Archive

Archive for the ‘how-to’ Category

Secure remote access to subversion repository

December 3rd, 2009 sam No comments

I was dealing with problem how to remotely access subversion server in secure way. There are (as far i know) two basic ways to do this and I was not satisfied with neither of them, due to some security and hard-to-setup-or-maintain problems. So I have created my own way how to remotely access subversion repository in secure and easy way.

First, I’ll try to describe existing ways to do this and what problems they have. I’m not mentioning use of svnserve listening on widely open Internet port, because this is so insecure that I’m not going to talk about it.

Apache DAV Subversion module

Pros:

  • You can use Apache modules  for user authentication (ie. via LDAP)
  • Use PKI certificates to secure network communication channel
  • Access rights managed by subversion configuration (svnserve.conf)

Cons:

  • Apache ? What is it some dummy alternative to nginx or lighttpd ?
  • You have to use Apache and its modules – this means one more layer with possible security problems and bugs (proper use PKI certificates will prevent most of this problems, but not all of them)
  • iI you run single instance of Apache, it will have read-write permission to your subversion repositorories, so will all possibly buggy web apps running under Apache – thats huge security problem – one bug in your web CMS can give attacker full access to all your repositories – thats nothing I’m dreaming off
  • Of course, you can run second instance of Apache to prevent previously mentioned problems, but this is second instance of Apache you have to take care of, configure it, maintain it and another point of possibly security problems.

So this points me to decision not to use Apache as server for SVN repositories (and also, I don’t want Apache on my system).

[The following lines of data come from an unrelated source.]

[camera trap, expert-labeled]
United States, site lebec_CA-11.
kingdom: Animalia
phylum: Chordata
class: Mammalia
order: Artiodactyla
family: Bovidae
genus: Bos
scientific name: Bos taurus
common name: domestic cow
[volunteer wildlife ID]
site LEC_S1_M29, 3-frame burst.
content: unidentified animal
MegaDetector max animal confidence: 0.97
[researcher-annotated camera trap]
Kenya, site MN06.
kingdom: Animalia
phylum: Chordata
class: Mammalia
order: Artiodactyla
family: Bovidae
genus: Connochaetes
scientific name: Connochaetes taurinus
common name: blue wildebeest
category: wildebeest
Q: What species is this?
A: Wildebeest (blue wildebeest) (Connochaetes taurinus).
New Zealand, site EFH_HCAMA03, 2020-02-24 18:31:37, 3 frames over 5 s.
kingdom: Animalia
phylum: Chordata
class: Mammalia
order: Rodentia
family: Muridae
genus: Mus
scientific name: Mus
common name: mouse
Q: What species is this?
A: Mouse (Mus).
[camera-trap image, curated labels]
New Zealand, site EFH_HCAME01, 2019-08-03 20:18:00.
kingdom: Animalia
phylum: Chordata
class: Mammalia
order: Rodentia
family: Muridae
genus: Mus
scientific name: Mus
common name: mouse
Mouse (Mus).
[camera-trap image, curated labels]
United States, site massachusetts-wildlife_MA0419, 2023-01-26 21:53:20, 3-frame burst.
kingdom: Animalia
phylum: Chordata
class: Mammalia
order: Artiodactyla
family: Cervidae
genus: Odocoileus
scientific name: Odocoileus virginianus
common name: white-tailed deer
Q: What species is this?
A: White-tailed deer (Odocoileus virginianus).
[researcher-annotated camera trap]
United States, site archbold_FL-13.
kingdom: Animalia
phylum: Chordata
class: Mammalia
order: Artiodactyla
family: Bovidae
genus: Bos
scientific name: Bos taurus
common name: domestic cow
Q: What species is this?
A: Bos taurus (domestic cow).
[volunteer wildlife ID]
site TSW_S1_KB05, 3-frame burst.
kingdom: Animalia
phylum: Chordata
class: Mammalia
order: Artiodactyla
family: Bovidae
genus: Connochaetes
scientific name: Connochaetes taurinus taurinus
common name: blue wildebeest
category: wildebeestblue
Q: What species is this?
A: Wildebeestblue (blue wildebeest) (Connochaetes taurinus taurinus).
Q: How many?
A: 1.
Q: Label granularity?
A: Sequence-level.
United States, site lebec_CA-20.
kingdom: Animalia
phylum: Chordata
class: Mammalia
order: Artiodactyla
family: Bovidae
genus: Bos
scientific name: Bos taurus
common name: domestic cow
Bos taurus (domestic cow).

Subversion in tunnel mode (ie. ssh)

Pros:

  • You have to setup almost nothing, works out of the box (the tunnel, repository access rights needs a little work)
  • Secured by ssh

Cons:

  • All repository users must have access rights to repository (ie. single group with group read-write access on repository files)
  • Multiple repositories, means you should have separate group for each and manage access rights by adding/removing users from groups
  • Must setup users umask and possibly run svnserve with setgid set to have consistent filesystem rights
  • Again, each user needs read-write access to whole repository – this means each user can copy your whole repository, modify or even delete it – very secure ;-)
  • Users must have system account (either local or ldap based, for ldap you have to carrefully limit which ldap users to import to system and what they can do (ie. only 10 from 1000 of employees work with svn)
  • Each user should have shell access to system (but ok, i think it is posible to limit shell access only to use svnserve, but who does it ?)

Again nothing to think about, too many possible problems for me, I don’t trust my users and no one should! So I’ve created simple solution that I think solves most (maybe all) mentioned problems previous solutions have.

Subversion in tunnel mode via svnserve

It is important that this mode works exactly the same way as standard subversion tunnel mode works, there is nothing to hack on client side and client doesn’t even notices that it is not using standard tunnel mode – there is only one exception, subversion client will not cache users repository password. It’s a bit disturbing and uncomfortable but it gives you a bit more security, so right now I think it is another positive side effect of this solution.

How it works:

  1. setup svnserve as usual (with all user accounts ans security permissions), under special user account (without shell access) on top of some repository, listening on some port on localhost (ie. 3690)
  2. setup another account for ssh access with shell pointing to our tunnel script (see bellow).
  3. for this account you can setup ssh key or certificate of anything your ssh allows you – this ssh can be distributed to svn users – I think you can event make it avaible on some internal site from where everyone can download it, because ssh is here used only for securing communication channel and not for authentication and authorization – this will do svnserve itself
  4. and thats all. You can integrate subversion server with your LDAP Directory Server using eldap SASL extension, to make user management easier.
  5. users can now access repository as usual using  svn+ssh://<server>/<directory> URL

Sample tunnel script:

#!/bin/bash -l

exec /bin/nc -q 1 -w 3 localhost 3690

For multiple repositories you should setup multiple subversion servers and have multiple access accounts, and modify tunnel script accordingly.

Pros:

  • works out of the box and very easy to setup, easier than two previously mentioned usage scenarios)
  • repository access fully managed by svnserve
  • all things configured on place – svnserve.conf, here you can limit user access to certain repository tries and so on
  • access secured by ssh (imho, very good piece of software)
  • command line svn (and possibly also other clients) doesn’t caches users passwords

Cons:

  • command line svn doesn’t caches users passwords
  • maybe compared to HTTP access to subversion, problems on some LANs where only HTTP/HTTPS port is allowed to use. But this problem has also standard subversion tunnel mode and this can be bypassed by use of OpenVPN, which will be surely helpful also for other purposes.
Categories: admin, cm, how-to Tags:

StartCom StartSSL certificate + nginx

October 15th, 2009 sam No comments

Quick guide to use free and widelly accepted (week ago Microsoft added StartSSL certificates to known authorities !) SSL certificate on nginx webserver.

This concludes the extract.